Indeed, among the dozens of photos of young Barry from his childhood, it is impossible to find one where he is not smiling broadly. Stan’s boss’s daughter, Cindy Pratt Holtz, remembers Stanley bringing Barry with him to the Pratt furniture warehouse. Young Obama was “so full of life, a twinkle in the eye, giggling all the time.” In the fall of 1966, five-year-old Barry began kindergarten at nearby Noelani Elementary School, and Aimee Yatsushiro, one of his two teachers, remembers him similarly: “always smiling—had a perpetual smile.” Obama later said, “My earliest memory is running around in a backyard gathering up mangoes that had fallen in our backyard when I was five” or perhaps four. “A lot of my early memories,” he added, are “of an almost idyllic sort of early childhood in Hawaii.” 15

In the meantime, his barely twenty-one-year-old mother had found new happiness in tandem with her studies. “Lolo” Soetoro—officially Soetoro Martodihardjo, after his Javanese father’s name—first arrived in Honolulu from Yogyakarta, Indonesia, in September 1962 as a twenty-seven-year-old graduate student in geography. After his first year of classes, Soetoro spent the summer of 1963 at Northwestern University in Evanston, Illinois, and at the University of Wisconsin at Madison, but that fall he returned to UH for the final year of his two-year master’s program. He and Ann met each other sometime during those months. One mutual friend recalled that “he had a good sense of humor, and he loved to party.” Ann would later remark how attractive Lolo was in tennis shorts. “She liked brown bums,” her most outspoken friend would tell biographer Janny Scott, and by early 1964, Ann and Lolo were a public couple. Seemingly because of this new romance, on January 20, 1964, Stanley Ann Dunham Obama signed a “Libel for Divorce,” as Hawaii legal process termed the form, and five days later the complaint was officially filed in Honolulu circuit court. A copy was addressed to Barack H. Obama in Cambridge, Massachusetts.

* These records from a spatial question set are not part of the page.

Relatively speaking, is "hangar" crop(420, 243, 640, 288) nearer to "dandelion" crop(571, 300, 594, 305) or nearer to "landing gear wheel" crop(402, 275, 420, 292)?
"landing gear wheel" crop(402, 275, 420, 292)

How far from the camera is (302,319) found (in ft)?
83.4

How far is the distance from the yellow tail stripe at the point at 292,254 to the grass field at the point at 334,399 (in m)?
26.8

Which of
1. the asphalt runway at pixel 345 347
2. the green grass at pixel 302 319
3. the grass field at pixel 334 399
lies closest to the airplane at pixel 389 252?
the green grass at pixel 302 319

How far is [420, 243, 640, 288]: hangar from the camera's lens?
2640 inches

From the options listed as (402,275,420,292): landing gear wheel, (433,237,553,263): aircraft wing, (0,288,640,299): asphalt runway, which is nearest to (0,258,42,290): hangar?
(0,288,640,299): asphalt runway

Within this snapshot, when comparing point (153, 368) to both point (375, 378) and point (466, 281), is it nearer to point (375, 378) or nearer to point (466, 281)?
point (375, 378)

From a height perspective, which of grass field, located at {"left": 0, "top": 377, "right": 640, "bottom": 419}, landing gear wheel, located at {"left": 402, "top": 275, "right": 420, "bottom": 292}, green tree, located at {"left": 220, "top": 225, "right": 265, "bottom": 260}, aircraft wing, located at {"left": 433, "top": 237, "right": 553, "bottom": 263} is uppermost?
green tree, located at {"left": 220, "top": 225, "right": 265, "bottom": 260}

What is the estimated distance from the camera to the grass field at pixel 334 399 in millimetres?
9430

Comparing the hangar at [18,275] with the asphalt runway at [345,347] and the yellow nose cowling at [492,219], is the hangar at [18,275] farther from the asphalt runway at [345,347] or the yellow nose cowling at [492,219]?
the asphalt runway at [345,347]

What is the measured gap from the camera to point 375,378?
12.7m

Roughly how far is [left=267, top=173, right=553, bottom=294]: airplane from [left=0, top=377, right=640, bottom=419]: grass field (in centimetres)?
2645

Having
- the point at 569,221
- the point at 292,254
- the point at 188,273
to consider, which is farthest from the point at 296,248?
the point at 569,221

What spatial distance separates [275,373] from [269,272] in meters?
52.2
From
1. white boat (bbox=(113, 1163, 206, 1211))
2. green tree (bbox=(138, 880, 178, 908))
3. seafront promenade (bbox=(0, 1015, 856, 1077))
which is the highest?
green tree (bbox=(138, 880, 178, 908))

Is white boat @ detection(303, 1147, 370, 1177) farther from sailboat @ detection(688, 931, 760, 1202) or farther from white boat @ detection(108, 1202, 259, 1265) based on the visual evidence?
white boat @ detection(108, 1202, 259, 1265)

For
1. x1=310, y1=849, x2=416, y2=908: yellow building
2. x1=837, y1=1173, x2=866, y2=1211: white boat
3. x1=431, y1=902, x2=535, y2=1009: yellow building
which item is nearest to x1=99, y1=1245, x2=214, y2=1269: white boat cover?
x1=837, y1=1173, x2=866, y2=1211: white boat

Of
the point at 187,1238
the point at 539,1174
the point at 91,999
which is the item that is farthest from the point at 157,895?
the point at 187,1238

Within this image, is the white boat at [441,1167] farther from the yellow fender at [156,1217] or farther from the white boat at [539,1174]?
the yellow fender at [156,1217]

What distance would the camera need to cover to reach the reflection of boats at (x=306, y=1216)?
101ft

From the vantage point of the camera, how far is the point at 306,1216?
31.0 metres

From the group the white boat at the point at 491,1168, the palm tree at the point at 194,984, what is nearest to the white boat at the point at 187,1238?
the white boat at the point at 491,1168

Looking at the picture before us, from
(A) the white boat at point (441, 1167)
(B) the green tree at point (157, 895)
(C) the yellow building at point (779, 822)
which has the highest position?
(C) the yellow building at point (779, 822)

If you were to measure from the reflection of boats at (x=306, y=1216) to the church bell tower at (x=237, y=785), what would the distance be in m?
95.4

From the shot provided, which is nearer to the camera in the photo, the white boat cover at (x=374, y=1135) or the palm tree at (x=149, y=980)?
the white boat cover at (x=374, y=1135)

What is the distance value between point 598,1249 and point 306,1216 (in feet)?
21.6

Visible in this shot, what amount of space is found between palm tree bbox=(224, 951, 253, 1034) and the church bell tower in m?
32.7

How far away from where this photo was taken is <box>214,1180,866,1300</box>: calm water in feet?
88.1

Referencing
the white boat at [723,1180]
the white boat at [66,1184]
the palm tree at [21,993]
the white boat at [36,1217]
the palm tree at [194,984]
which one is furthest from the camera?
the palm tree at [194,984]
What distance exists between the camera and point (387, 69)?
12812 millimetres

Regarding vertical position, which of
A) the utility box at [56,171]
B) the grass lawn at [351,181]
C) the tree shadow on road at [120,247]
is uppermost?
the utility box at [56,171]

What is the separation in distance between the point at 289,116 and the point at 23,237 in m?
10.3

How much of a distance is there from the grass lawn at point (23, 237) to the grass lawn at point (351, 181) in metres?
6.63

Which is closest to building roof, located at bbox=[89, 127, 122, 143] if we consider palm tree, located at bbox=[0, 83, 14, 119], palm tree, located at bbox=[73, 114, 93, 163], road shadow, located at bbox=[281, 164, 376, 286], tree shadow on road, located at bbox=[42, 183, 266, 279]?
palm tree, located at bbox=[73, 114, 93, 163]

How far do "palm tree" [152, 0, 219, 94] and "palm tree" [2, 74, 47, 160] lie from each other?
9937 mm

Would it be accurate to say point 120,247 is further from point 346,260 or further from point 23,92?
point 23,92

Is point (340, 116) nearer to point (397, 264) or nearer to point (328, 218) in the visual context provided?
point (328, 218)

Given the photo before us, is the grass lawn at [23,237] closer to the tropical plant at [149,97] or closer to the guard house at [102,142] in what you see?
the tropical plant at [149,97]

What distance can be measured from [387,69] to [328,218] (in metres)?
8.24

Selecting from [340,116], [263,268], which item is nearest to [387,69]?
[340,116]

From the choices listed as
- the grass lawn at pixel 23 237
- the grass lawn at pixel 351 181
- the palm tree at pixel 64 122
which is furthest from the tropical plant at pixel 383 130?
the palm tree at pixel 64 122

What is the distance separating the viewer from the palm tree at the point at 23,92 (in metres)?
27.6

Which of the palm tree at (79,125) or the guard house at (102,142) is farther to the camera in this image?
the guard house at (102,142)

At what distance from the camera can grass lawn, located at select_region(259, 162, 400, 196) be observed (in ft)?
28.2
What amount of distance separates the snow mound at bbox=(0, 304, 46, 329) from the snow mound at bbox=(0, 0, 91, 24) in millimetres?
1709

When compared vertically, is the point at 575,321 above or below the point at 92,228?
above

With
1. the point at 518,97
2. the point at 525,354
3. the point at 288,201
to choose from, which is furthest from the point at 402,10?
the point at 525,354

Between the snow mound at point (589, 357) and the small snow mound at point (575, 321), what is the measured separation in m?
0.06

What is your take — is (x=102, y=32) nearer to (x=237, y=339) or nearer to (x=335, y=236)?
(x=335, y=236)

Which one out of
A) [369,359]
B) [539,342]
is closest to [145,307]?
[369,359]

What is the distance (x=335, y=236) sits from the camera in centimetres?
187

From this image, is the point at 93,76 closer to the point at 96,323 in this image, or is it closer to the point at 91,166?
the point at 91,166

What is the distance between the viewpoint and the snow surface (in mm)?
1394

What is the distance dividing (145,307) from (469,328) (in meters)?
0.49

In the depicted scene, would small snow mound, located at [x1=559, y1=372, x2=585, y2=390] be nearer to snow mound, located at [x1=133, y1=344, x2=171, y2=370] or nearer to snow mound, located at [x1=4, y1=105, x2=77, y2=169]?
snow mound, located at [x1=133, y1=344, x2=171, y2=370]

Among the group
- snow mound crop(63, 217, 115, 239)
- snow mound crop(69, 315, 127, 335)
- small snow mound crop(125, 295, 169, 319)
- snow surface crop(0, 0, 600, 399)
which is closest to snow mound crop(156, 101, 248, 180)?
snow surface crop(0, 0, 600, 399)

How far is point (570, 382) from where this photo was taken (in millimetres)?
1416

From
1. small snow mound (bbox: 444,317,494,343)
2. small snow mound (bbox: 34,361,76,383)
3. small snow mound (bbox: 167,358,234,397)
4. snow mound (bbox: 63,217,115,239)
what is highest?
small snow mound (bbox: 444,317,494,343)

Obama had been at Harvard for almost eighteen months. He was one of thirty-five newly admitted doctoral students in the Department of Economics, and in a December 1962 letter to a friend in Hawaii, Obama confessed that “the competition here is just maddening.” The heavy reading load made every week “pretty rough,” and while “I find Harvard a very stimulating place at least intellectually,” his focus was “my own research on the theory I am trying to build.” He added, “I will stay here at least for two years to three years depending on when I am able to finish my dissertation,” but after he received a C+ and two Bs in his first semester, Harvard refused to renew his fellowship to cover his second year of classes. Two senior economists nonetheless praised Obama’s “intelligence, initiative, and diligence,” and thanks once again to Betty Mooney Kirk and the African-American Institute, external funding allowed him to continue.